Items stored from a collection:
==========

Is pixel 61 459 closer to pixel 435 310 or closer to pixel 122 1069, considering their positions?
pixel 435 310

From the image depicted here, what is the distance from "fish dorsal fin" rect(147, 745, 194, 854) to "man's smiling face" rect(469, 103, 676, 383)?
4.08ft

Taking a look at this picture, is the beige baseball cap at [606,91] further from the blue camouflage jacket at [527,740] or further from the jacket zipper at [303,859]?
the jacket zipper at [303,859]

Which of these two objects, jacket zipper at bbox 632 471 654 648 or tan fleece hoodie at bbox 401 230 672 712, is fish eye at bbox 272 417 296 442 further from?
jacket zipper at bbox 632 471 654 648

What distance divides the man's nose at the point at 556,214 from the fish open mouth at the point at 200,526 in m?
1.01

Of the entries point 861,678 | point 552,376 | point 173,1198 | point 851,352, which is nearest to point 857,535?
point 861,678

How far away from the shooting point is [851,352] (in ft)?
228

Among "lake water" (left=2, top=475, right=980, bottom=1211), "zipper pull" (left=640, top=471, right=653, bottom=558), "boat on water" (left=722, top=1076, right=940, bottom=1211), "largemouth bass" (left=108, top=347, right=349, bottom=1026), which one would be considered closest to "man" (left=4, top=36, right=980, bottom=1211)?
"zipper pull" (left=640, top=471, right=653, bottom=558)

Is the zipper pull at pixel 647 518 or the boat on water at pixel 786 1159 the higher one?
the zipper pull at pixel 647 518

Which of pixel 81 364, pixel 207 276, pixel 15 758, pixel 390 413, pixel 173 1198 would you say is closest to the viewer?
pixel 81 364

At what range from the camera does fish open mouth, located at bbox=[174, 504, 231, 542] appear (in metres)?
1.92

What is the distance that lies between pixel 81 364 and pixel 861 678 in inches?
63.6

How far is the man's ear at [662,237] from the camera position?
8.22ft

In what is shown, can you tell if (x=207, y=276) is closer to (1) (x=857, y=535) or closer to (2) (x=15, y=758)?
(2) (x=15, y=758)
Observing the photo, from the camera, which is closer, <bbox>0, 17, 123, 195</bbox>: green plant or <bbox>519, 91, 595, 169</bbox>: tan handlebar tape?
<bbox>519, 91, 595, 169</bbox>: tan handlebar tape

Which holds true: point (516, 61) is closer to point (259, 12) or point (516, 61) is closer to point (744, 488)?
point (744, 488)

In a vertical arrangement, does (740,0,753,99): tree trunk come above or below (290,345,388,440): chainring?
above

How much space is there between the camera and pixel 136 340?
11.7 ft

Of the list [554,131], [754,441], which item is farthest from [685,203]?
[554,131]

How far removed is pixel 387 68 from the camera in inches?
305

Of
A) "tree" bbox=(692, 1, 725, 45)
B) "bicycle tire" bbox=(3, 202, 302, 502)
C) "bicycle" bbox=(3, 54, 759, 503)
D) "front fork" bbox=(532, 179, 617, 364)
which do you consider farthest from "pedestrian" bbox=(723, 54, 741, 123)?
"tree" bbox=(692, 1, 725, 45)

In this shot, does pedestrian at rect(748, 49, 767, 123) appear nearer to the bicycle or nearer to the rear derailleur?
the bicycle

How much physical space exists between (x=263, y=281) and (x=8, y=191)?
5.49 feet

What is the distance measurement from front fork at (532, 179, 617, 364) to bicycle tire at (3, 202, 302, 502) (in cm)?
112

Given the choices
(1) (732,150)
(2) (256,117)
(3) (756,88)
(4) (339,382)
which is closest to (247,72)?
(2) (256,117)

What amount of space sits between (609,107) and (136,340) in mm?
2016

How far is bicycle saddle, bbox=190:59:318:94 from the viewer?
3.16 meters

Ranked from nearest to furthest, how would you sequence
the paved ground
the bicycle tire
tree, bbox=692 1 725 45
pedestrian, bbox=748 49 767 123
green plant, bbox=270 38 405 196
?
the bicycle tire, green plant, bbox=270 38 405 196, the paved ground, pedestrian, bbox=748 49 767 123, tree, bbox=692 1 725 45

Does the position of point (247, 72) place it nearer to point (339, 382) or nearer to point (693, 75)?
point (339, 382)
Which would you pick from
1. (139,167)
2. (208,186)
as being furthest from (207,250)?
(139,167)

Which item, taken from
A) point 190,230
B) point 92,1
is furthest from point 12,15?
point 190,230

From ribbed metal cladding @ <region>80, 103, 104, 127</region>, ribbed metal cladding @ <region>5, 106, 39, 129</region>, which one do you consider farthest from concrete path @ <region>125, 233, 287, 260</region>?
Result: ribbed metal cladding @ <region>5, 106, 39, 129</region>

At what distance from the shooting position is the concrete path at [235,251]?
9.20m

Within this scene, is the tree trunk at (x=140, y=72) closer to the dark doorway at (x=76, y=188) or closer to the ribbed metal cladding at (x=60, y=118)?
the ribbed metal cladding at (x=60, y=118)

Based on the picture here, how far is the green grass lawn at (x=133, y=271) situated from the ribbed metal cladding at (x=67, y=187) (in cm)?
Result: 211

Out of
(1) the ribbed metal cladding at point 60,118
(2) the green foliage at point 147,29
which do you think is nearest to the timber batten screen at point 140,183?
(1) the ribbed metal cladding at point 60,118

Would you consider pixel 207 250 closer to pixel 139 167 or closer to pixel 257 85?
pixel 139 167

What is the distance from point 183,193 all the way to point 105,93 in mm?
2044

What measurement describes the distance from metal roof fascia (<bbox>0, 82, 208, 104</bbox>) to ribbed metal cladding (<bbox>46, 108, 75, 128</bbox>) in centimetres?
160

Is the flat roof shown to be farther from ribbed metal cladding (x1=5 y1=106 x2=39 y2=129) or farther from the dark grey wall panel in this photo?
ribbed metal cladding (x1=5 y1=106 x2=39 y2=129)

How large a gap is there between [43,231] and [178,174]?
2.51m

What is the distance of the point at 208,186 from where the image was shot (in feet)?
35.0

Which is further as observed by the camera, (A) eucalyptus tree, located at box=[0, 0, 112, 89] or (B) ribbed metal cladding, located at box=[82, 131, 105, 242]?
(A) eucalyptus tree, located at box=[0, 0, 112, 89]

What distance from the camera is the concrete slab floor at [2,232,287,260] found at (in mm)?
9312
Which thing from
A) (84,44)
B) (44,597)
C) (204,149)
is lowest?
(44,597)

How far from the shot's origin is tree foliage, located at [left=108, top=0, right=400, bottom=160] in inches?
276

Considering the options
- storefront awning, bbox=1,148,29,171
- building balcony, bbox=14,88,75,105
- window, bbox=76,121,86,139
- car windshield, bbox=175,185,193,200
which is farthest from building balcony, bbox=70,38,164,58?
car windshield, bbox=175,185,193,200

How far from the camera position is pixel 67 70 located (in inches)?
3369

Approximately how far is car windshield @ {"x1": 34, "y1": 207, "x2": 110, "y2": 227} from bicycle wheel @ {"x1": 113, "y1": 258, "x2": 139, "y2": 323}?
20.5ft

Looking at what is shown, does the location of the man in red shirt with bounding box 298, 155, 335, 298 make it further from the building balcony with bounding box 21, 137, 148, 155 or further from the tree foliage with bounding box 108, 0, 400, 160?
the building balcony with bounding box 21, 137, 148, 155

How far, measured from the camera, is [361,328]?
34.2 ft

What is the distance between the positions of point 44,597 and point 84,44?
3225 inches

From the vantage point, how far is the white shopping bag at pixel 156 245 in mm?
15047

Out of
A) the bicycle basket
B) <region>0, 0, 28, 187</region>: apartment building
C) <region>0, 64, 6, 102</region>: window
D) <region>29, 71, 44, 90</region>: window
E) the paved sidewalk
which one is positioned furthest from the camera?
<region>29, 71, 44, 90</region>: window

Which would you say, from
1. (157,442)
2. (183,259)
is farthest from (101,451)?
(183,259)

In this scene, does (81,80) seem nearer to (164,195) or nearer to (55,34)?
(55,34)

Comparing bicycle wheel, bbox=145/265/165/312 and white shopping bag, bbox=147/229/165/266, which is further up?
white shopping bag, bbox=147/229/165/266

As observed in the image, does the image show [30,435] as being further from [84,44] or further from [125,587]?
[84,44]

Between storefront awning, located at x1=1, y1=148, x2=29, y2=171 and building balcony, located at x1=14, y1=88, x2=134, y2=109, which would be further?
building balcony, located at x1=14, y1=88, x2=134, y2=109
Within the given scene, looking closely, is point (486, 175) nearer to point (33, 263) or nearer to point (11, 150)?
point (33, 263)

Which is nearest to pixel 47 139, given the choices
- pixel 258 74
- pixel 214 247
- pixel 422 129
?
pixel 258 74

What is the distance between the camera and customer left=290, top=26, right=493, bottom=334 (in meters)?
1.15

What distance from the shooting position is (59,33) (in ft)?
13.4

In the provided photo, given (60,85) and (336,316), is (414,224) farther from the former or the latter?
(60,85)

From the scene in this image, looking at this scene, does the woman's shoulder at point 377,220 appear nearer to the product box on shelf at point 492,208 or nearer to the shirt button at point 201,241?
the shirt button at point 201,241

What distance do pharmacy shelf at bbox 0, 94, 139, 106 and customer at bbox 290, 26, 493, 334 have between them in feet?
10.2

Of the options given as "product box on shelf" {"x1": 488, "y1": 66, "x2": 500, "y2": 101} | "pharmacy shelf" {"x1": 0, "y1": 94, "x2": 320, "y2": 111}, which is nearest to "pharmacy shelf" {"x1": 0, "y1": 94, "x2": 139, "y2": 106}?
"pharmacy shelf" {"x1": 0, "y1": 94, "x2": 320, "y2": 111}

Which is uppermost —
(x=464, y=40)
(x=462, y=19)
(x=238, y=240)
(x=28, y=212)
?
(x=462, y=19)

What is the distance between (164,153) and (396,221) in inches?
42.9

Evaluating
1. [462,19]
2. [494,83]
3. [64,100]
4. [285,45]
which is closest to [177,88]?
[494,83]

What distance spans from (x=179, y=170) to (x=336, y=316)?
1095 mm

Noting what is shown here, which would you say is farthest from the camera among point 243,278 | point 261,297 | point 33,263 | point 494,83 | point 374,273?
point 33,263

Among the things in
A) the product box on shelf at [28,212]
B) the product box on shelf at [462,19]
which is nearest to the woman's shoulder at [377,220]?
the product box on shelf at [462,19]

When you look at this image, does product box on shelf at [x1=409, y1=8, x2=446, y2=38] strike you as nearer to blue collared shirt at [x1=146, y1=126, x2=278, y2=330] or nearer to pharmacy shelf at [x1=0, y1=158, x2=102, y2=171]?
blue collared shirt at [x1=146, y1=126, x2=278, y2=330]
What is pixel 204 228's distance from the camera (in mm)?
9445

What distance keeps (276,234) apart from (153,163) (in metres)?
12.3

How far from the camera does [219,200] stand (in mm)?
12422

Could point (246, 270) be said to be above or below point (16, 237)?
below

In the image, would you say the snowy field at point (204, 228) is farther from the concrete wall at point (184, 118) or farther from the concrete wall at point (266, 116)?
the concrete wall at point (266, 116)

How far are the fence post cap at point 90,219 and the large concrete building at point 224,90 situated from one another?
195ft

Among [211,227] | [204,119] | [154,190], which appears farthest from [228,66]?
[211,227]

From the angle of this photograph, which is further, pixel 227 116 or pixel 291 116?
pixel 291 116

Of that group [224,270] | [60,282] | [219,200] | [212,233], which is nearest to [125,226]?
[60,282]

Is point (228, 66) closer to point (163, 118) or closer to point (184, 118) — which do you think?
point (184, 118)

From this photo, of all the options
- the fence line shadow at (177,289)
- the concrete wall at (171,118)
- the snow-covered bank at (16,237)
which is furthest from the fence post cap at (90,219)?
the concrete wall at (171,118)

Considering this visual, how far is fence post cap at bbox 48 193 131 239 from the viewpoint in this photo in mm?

==========

TASK REQUIREMENTS:
Please copy every line in the material above that contains the word "window".

RESPONSE BELOW:
- window, bbox=76,121,86,139
C) <region>0, 64, 6, 102</region>: window
D) <region>29, 71, 44, 90</region>: window
<region>29, 71, 44, 90</region>: window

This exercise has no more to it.